日本における―自立生活センターの活動について

平野みどり

はじめに

 私は、日本の地方都市の1つ、熊本での自立生活センターの実践を発表するという目的で、日本障害者リハビリテーション協会の依頼を受け、国際リハビリテーション協会(以下、RI)世界会議の分科会に参加した。2年前、マニラで開催されたアジア太平洋障害者の十年推進NGO会議(以下、RNN)にも参加した経験はあったが、プレゼンテーションは初めてであった。

 RI会議に先立ち、沖縄、マニラ、昨年のジャカルタに続いて毎年開催されているRNN会議として、キャンペーン'96オークランド会議が開催されたが、本年は4年毎に開催されるとRIとの共同開催となり、一際規模の大きい世界会議となった。

 ちなみに、9月14、15日に開かれたRNNは、アジア13カ国から日本を含め約100名が参加、RIは16日から20日までの5日間で、世界80カ国以上からおよそ1,400名以上が参加した。

RI会議への障害をもつ人の参加

 当初、分科会参加を依頼された際、私なりに役割として感じたのは、RI会議というリハビリテーションを研究・実践する専門家の人たちに、障害をもつ当事者が中心となって地域で実践している自立生活や自立生活センターの活動を知っていただこうということだった。しかし、実際には地元ニュージーランドやオーストラリアを中心に、かなりの数の当事者が一般参加したり、スタッフとして活躍していた。

 さらにうれしいことに、連日朝一番で行われる基調講演では、スピーカーに米国の権利擁護団体であるDREDF(障害者の権利と教育基金)のパトリシア・ライトさんやスウェーデンの前大臣ベンクト・リンドクビストさんら当事者が多く登場し、「人間としての平等の権利と尊厳を取り戻すために、障害をもつ当事者が声を上げていく必要がある」と訴えていた。
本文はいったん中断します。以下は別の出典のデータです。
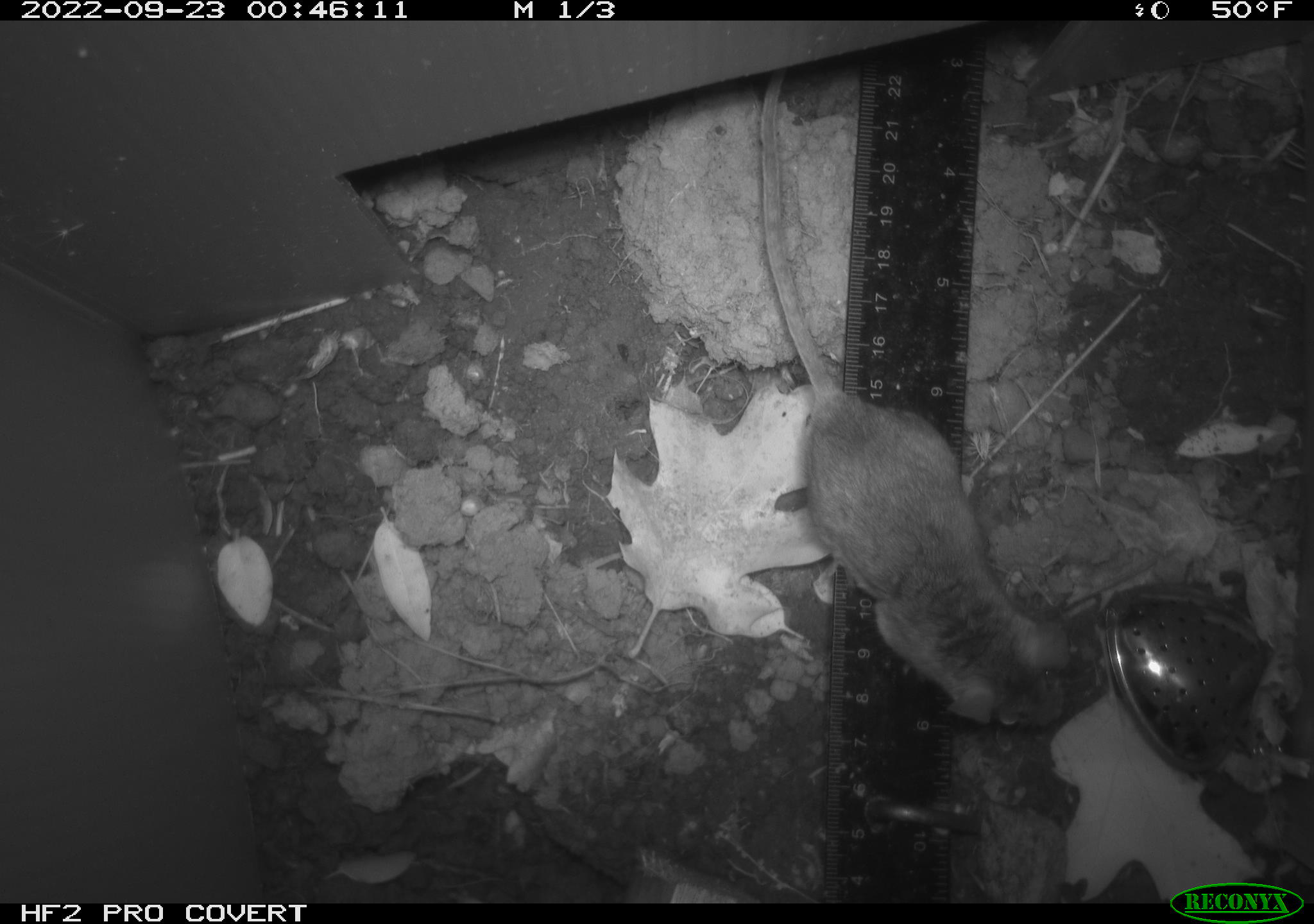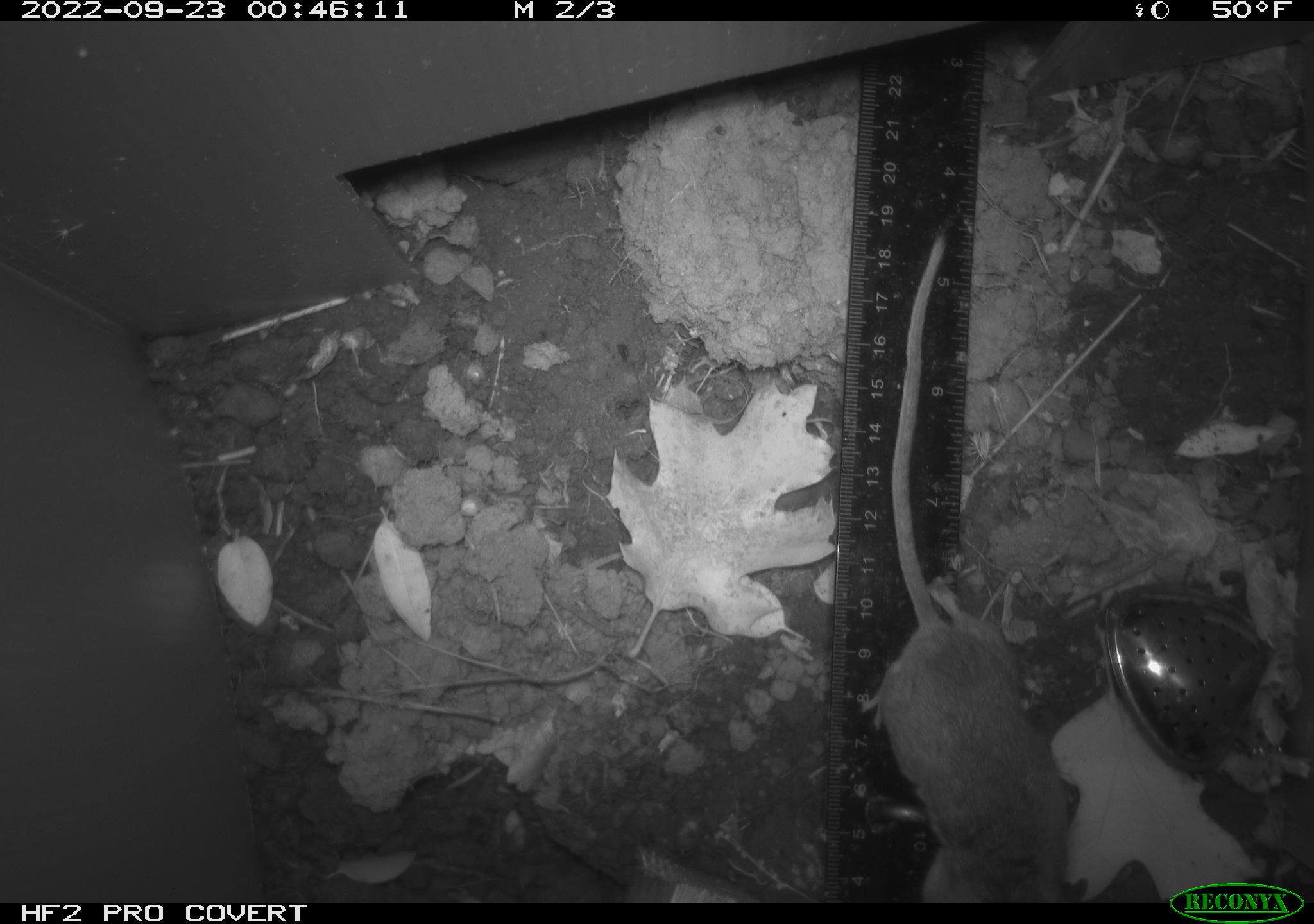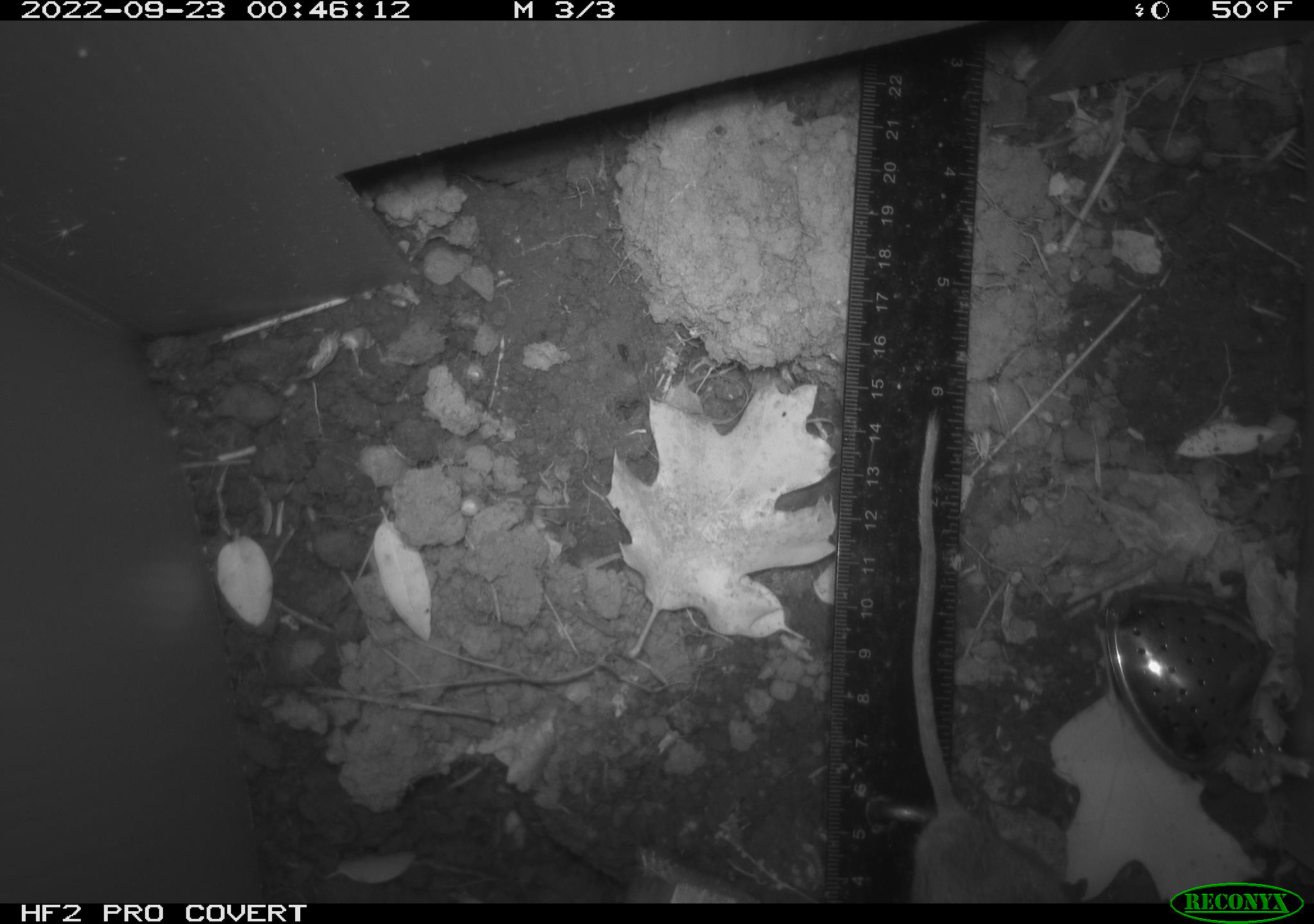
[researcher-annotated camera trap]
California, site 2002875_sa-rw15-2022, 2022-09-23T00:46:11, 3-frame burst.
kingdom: Animalia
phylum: Chordata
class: Mammalia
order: Rodentia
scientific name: Rodentia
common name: mouse species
これも、プログラムを始めとする今回の会議そのものに、当事者がスタッフとして関わっていたことによるものと思われる。

 時代は着実に、当事者の参画による「当事者のニーズを基本としたサービス提供へ」と大きなうねりを作り出していると実感した。

自立生活の分科会

 16日から始まった分科会は、その数およそ120以上にも及んでいた。テーマは、医療や職業リハビリテーション、各国の福祉制度や現状、政策決定への当事者の参加、統合教育の実践、権利擁護、建築や交通アクセス、女性障害者の問題など多岐にわたっており、できることなら全部に参加したいほどだった。
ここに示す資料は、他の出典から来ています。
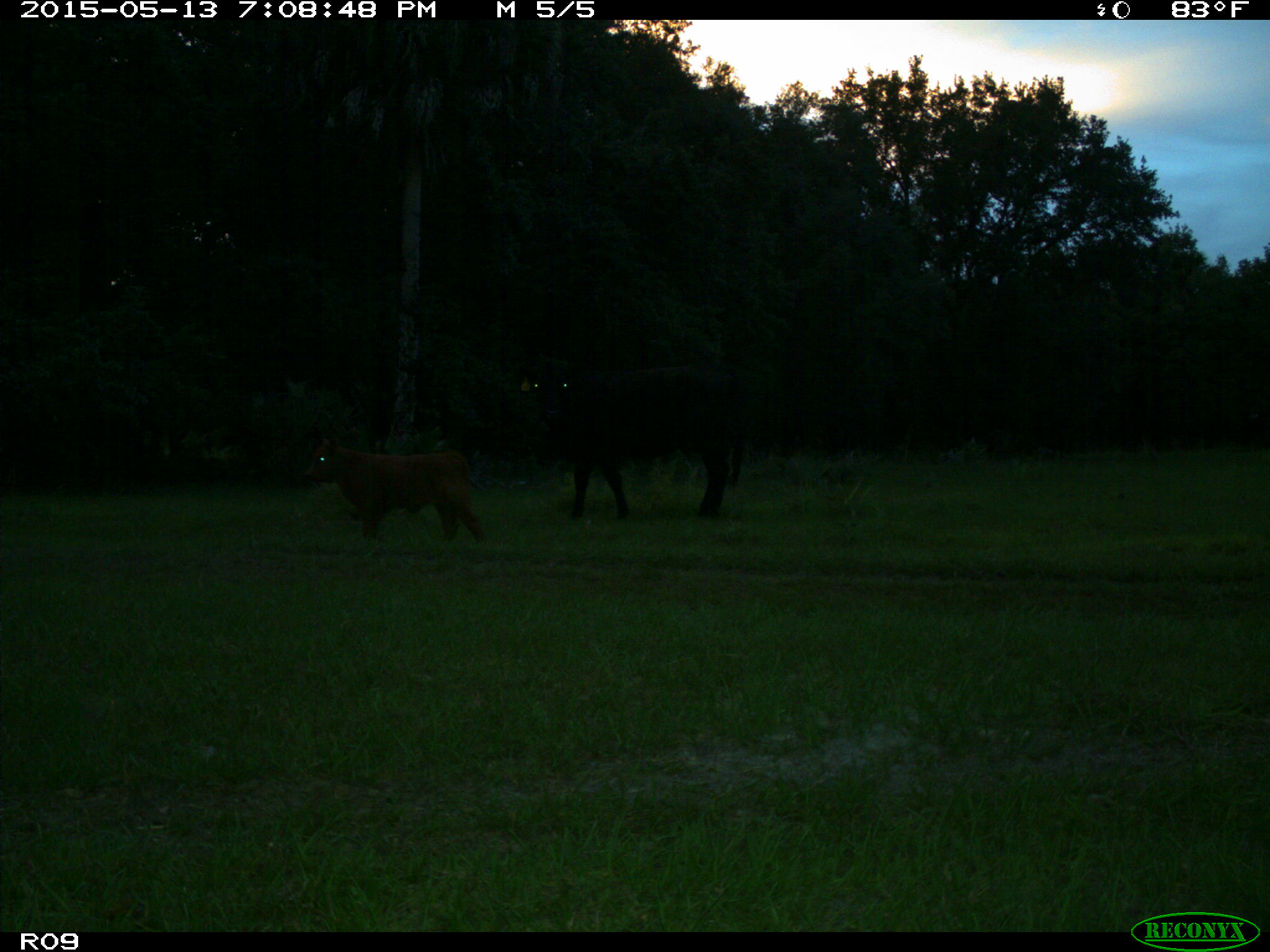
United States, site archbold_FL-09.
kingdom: Animalia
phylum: Chordata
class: Mammalia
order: Artiodactyla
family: Bovidae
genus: Bos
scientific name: Bos taurus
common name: domestic cow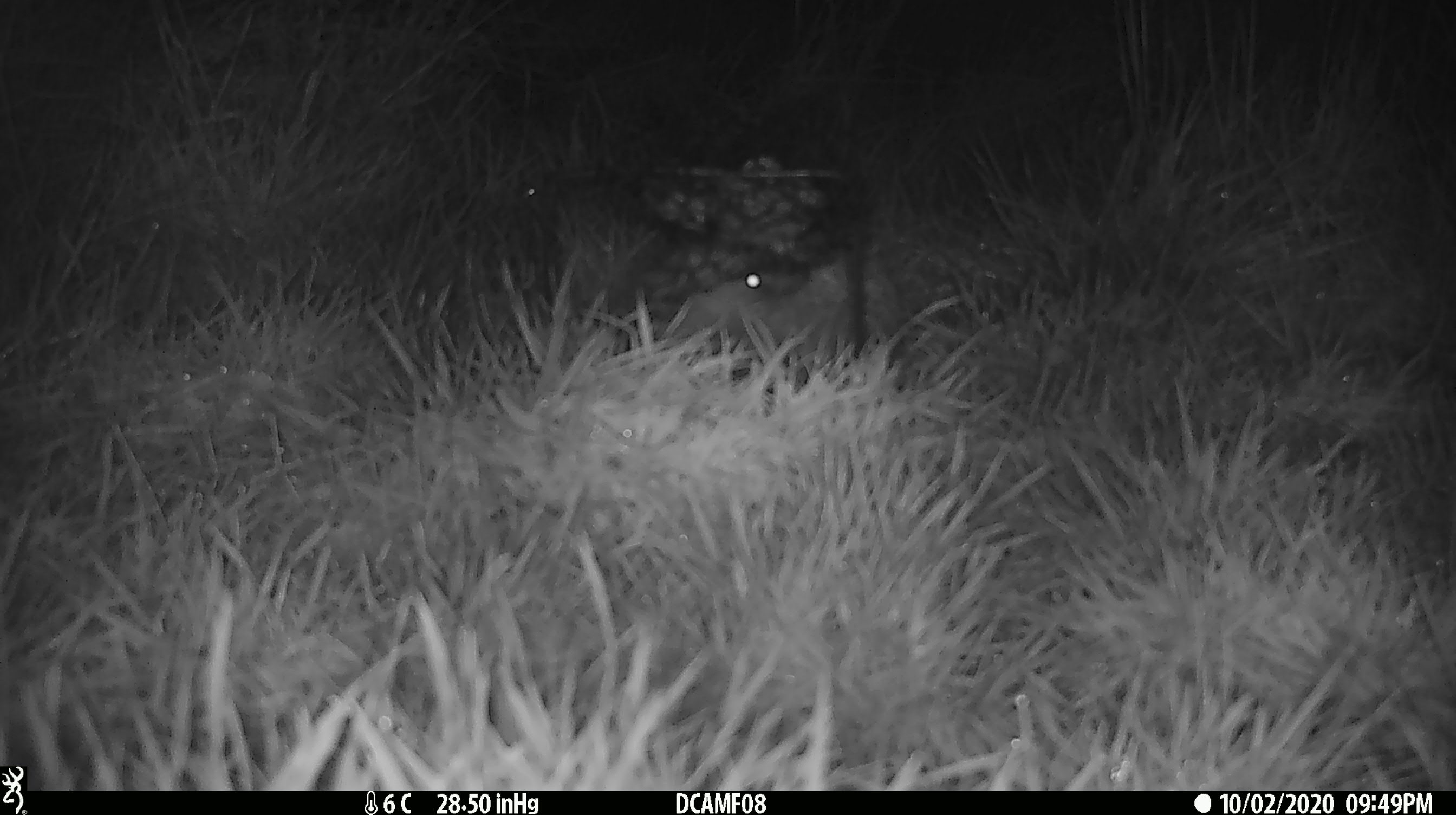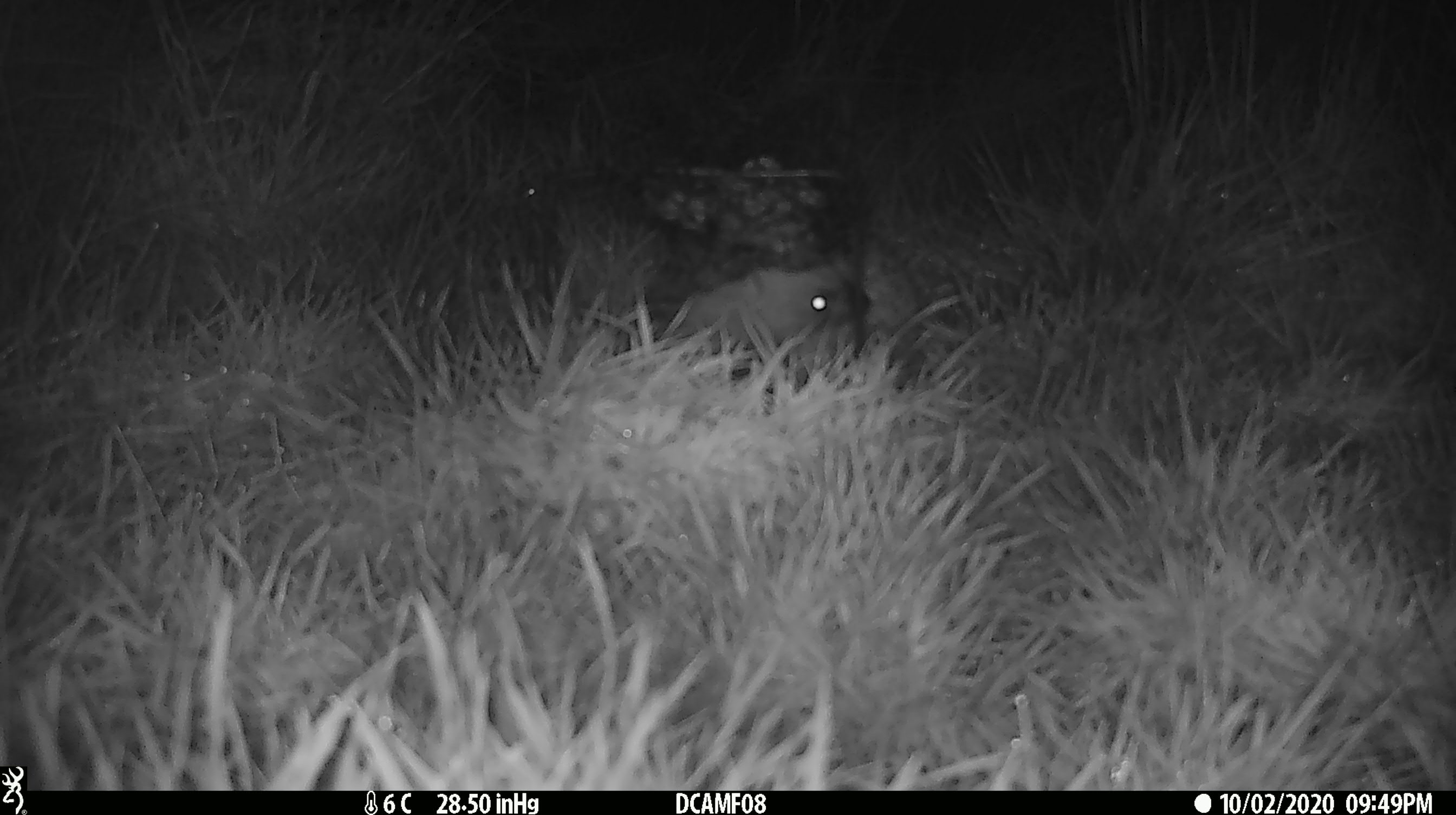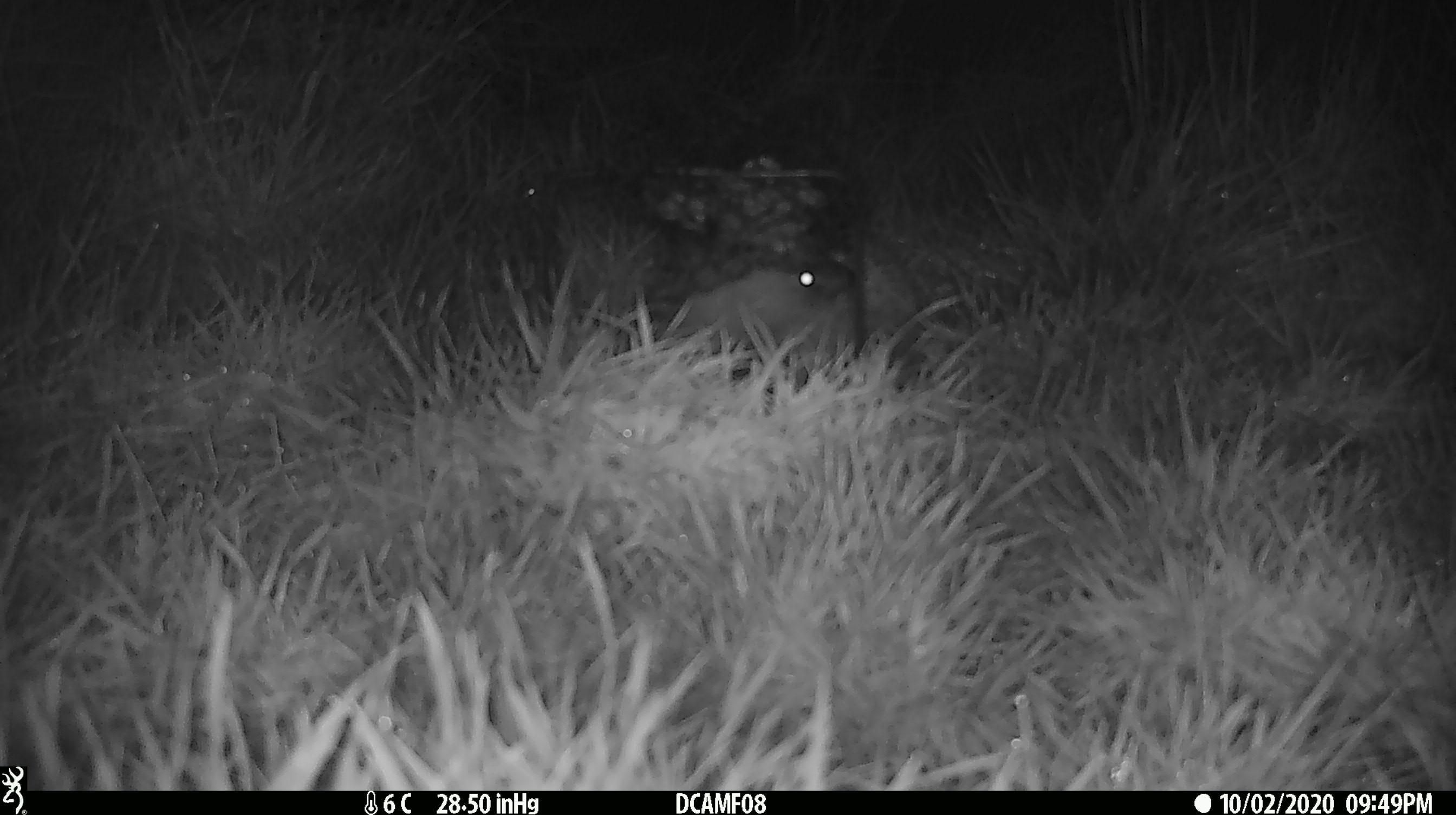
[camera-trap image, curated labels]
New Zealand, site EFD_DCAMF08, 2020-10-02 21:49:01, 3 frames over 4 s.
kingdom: Animalia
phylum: Chordata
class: Mammalia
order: Eulipotyphla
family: Erinaceidae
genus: Erinaceus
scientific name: Erinaceus europaeus europaeus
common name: european hedgehog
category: hedgehog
Hedgehog (european hedgehog) (Erinaceus europaeus europaeus).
 自立生活の分科会の参加者は約50名、発表者は私とオーストラリアの女性で、彼女は自立を目指す障害者が居住して日常生活訓練を行うリハビリテーション施設の指導員であった。ビデオやスライドによると、施設というより一般の家庭をイメージさせるものだった。地域で暮らすことを視野に入れて、当事者のペースや意思に基づいて、自立を実現するのだという。

 私は、まず日本の自立生活センターの全般的な状況に触れ、主に熊本という一地方都市での自立生活支援の活動の歴史や現状と、3年前に施設を出て熊本市内で自立生活を始めた、ある男性会員の生活の様子をスライドを用いて説明した。以下、発表の内容を紹介する。

ヒューマンネットワーク・熊本の設立

 1991年は日本にとって、ADA元年といってもよい年だった。前年にアメリカで制定されたこの障害者権利法により、障害者も条件さえ整備されれば、障害をもつ市民としての自立が可能であることを私たちは学んだ。
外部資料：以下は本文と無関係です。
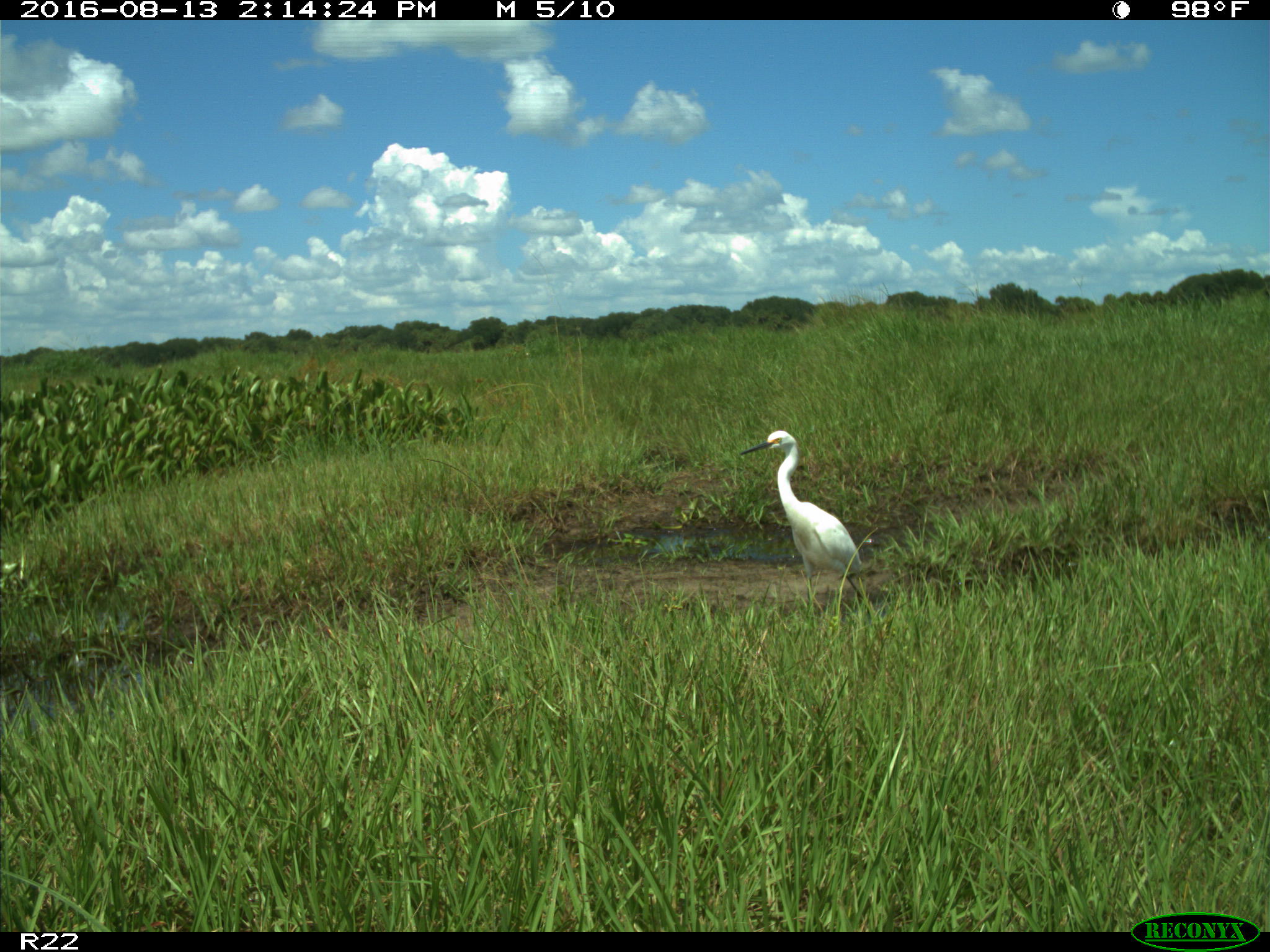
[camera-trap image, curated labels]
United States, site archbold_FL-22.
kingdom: Animalia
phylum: Chordata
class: Aves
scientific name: Aves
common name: birds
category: unidentified bird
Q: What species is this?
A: Unidentified bird (birds) (Aves).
 1991年の春、当時バークレー自立生活センターの所長であったマイケル・ウィンター氏を招き、熊本でもADA講演会を催した。障害者への差別や権利侵害が法を侵すことなのだとする彼の話は、私たち熊本の障害者にとって、切実感をもって迫ってきた。なぜなら、前年私たちは、ヒューマンネットワーク・熊本を設立するきっかけとなった大きな事件に遭遇していたからである。

 熊本県の福祉ホーム「りんどう荘」で、職員が入居者の年金等を着服していたという事件が発覚した。被害者は、入居者の中でも重度の障害者や知的障害者で、自分で金をうまく管理できない人たちであった。私たちは、直ちに「りんどう荘事件シンポジウム」を開催し、この事件に象徴されるような障害者への人権侵害がまだまだ存在するという認識に立ち、このような現実を当事者同志に、そして社会に知らしめていく必要を感じていた。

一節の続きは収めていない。